Securitize CEO Carlos Domingo put a $5 trillion figure on the tokenized equities market during a panel at ETHConf in New York on June 9. Not as a talking point, but as arithmetic: global equities and ETFs are worth roughly $150 trillion according to industry estimates, and a 2-3% migration on-chain would grow the current real-world asset sector more than a hundredfold from its present level of around $30 billion, per CoinGecko data. Behind the simple math sits the most ambitious industrial bet in digital finance.
Context matters here. Until now, the engine of tokenization has been U.S. Treasuries: on-chain Treasuries have reached roughly $15 billion, with BlackRock, JPMorgan, and Fidelity already operational, according to data tracked by Securitize. Domingo argues that chapter is only the prologue.
Equities, he says, are the asset that investors worldwide actually want to hold. His pointed critique: many existing tokenized stock offerings are synthetic products, replicas without voting rights or dividends, not true shares with direct ownership. That distinction separates marketing from infrastructure.
The Machine Moving Behind the Words
Domingo’s statement doesn’t land in a vacuum. Securitize, one of the leading institutional tokenization providers and a BlackRock partner, is preparing for a public listing and has announced deals with the New York Stock Exchange and transfer agent Computershare to bring securities settlement on-chain.
The DTCC, the clearinghouse holding over $114 trillion in assets, is moving in the same direction. After receiving a no-action letter from the SEC in December 2025, the DTCC will launch limited production operations on tokenized assets in July, with a broader rollout planned for October and integration with the public Stellar network expected in the first half of 2027. Think of the DTCC as Wall Street’s land registry: when that registry starts recording titles on a shared public ledger, the capital markets change in kind.
Why It Matters and for Whom
Functionally, the race is now broad-based. Nasdaq is developing blockchain-based equity infrastructure with Payward, Kraken’s parent company, while ICE, which owns the NYSE, is backing initiatives linked to OKX. The stakes are threefold: faster settlement, more portable collateral, and markets open beyond trading hours. For European investors, the issue connects directly to MiCA’s capital markets framework and the ongoing debate around the digital euro and payment sovereignty: whoever controls the rails of securities settlement controls a slice of the capital market.
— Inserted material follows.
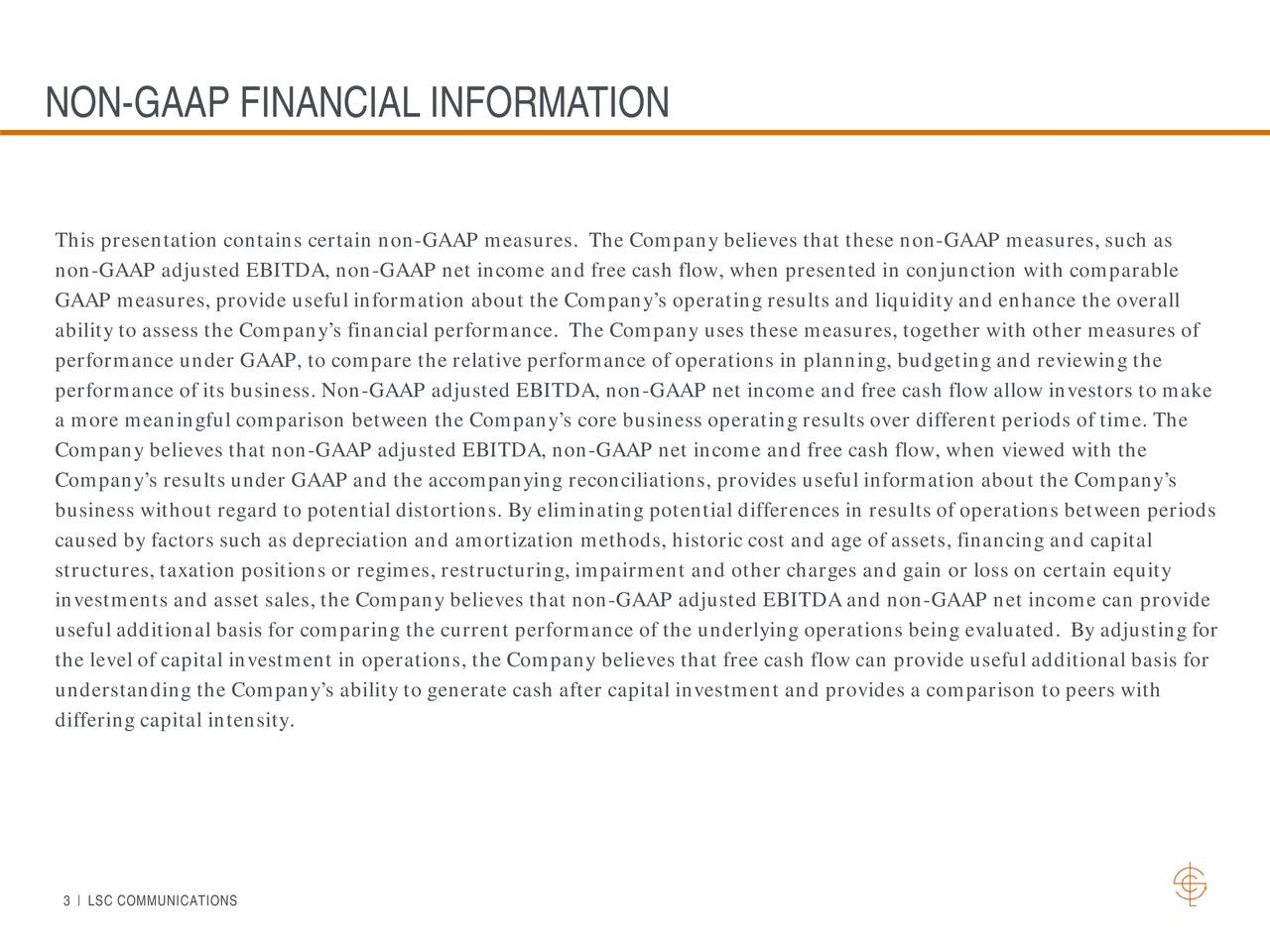 This presentation contains certain non-GAAP measures. The Company believes that these non-GAAP measures, such as non-GAAP adjusted EBITDA, non-GAAP net income and free cash flow, when presented in conjunction with comparable GAAP measures, provide useful information about the Companys operating results and liquidity and enhance the overall ability to assess the Companys financial performance. The Company uses these measures, together with other measures of performance under GAAP, to compare the relative performance of operations in planning, budgeting and reviewing the performance of its business. Non-GAAP adjusted EBITDA, non-GAAP net income and free cash flow allow investors to make a more meaningful comparison between the Companys core business operating results over different periods of time. The Company believes that non-GAAP adjusted EBITDA, non-GAAP net income and free cash flow, when viewed with the Companys results under GAAP and the accompanying reconciliations, provides useful information about the Companys business without regard to potential distortions. By eliminating potential differences in results of operations betweedsperio caused by factors such as depreciation and amortization methods, historic cost and age of assets, financing and capital structures, taxation positions or regimes, restructuring, impairment and other charges and gain or loss on certain equity investments and asset sales, the Company believes that non-GAAP adjusted EBITDA and non-GAAP net income can provide useful additional basis for comparing the current performance of the underlying operations being evaluated. By adjusting for the level of capital investment in operations, the Company believes that free cash flow can provide useful additionalorasis f understanding the Companys ability to generate cash after capital investment and provides a comparison to peers with differing capital intensity. 3 | LSC COMMUNICATIONS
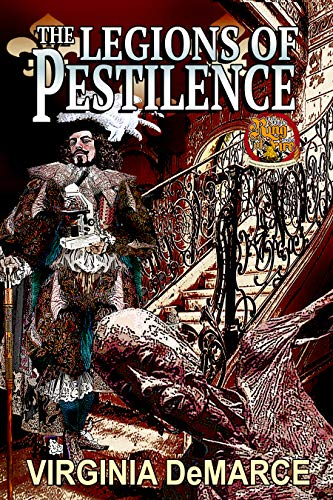The Legions of Pestilence (Ring of Fire Press Book 4)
One question remains open, and Domingo addresses it directly: which infrastructure will win? His answer is unambiguous. Public blockchains, with Ethereum at the front, are best positioned for institutional tokenization. Those wanting to track the infrastructure debate can follow SpazioCrypto’s coverage across the Ethereum, blockchain, and token verticals. Official documentation is available on the DTCC website, with institutional offering details published by Securitize.
The $5 trillion is not a forecast, it’s a psychological threshold. If the first Russell 1000 equities are genuinely circulating on a public ledger with full shareholder rights by end-2027, that threshold will stop looking optimistic. The next six months, between the DTCC’s July debut and the Securitize IPO, will show whether the timeline holds.